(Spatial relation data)
========================================

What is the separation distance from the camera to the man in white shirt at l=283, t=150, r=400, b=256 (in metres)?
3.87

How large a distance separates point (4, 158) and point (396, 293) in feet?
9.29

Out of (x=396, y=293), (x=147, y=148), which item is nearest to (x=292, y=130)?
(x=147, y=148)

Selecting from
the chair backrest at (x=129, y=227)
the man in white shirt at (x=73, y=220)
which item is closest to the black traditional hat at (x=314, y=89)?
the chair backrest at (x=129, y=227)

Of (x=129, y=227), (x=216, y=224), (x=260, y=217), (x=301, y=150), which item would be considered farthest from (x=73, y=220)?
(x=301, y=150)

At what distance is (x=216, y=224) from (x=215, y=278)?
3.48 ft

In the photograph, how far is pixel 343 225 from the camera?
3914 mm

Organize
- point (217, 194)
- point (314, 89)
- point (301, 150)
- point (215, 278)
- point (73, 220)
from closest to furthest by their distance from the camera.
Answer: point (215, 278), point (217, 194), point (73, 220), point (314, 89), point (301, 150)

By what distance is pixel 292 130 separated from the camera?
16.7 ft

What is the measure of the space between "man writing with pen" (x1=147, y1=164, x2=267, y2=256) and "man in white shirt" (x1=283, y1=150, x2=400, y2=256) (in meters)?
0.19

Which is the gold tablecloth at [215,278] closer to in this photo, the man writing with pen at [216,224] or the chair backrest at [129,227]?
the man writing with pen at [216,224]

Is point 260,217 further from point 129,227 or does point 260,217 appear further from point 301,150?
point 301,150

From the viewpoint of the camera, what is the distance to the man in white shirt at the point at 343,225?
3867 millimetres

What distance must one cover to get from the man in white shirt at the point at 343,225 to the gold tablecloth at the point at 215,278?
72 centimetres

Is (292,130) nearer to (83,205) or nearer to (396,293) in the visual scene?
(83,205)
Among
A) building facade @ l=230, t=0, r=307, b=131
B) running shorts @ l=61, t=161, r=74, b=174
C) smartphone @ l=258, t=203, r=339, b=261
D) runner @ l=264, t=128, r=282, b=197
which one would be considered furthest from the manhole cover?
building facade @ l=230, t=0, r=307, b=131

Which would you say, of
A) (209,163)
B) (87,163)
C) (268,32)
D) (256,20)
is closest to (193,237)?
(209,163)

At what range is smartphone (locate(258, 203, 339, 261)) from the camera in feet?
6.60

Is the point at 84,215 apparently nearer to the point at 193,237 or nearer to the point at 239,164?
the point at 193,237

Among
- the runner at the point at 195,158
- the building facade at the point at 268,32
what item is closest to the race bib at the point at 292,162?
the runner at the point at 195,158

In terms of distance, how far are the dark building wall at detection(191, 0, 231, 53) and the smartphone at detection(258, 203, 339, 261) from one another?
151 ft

========================================

__Problem__. Rewrite the listing with every instance of "camera" changed to "viewer" and all other text left unchanged.

__Response to the exercise__.
What is the separation distance from the viewer to the man in white shirt at l=283, t=150, r=400, b=256 (in metres)?
3.87

How large a distance separates point (4, 158) and point (396, 293) in feet?
9.29

Out of (x=396, y=293), (x=147, y=148), which item is nearest to (x=292, y=130)?
(x=147, y=148)

Selecting from
the chair backrest at (x=129, y=227)
the man in white shirt at (x=73, y=220)
which item is closest to the black traditional hat at (x=314, y=89)?
the chair backrest at (x=129, y=227)

Of (x=129, y=227), (x=216, y=224), (x=260, y=217), (x=301, y=150), which item would be considered farthest from (x=73, y=220)?
(x=301, y=150)

At what distance is (x=216, y=224) from (x=215, y=278)?
3.48 ft

In the photograph, how far is pixel 343 225 from the viewer?
3914 mm

Organize
- point (217, 194)
- point (314, 89)
- point (301, 150)
- point (215, 278)
- point (73, 220)
from closest to furthest by their distance from the viewer.
Answer: point (215, 278), point (217, 194), point (73, 220), point (314, 89), point (301, 150)

By what distance is pixel 292 130 separated from the viewer?
16.7 ft

What is the measure of the space between "man writing with pen" (x1=147, y1=164, x2=267, y2=256) and "man in white shirt" (x1=283, y1=150, x2=400, y2=256) (in meters)?
0.19

Which is the gold tablecloth at [215,278] closer to in this photo, the man writing with pen at [216,224] or the chair backrest at [129,227]?
the man writing with pen at [216,224]

Is point 260,217 further from point 129,227 or does point 260,217 appear further from point 301,150?
point 301,150

From the viewpoint of the viewer, what is the distance to the man in white shirt at the point at 343,225?
3867 millimetres

What distance must one cover to get from the man in white shirt at the point at 343,225 to the gold tablecloth at the point at 215,278?
72 centimetres

Is (292,130) nearer to (83,205) or nearer to (396,293) in the visual scene?
(83,205)
Among
A) building facade @ l=230, t=0, r=307, b=131
B) running shorts @ l=61, t=161, r=74, b=174
C) smartphone @ l=258, t=203, r=339, b=261
D) runner @ l=264, t=128, r=282, b=197
which one would be considered furthest from the manhole cover?
building facade @ l=230, t=0, r=307, b=131

Which would you say, of
A) (209,163)
B) (87,163)
C) (268,32)
D) (256,20)
is closest to (193,237)?
(209,163)

At what range is smartphone (locate(258, 203, 339, 261)) from the viewer in feet?
6.60

Is the point at 84,215 apparently nearer to the point at 193,237 or nearer to the point at 239,164?
the point at 193,237

Among
- the runner at the point at 195,158
- the building facade at the point at 268,32
what item is closest to the race bib at the point at 292,162?
the runner at the point at 195,158

In terms of distance, how far are the dark building wall at detection(191, 0, 231, 53) and the smartphone at detection(258, 203, 339, 261) from one another?
151 ft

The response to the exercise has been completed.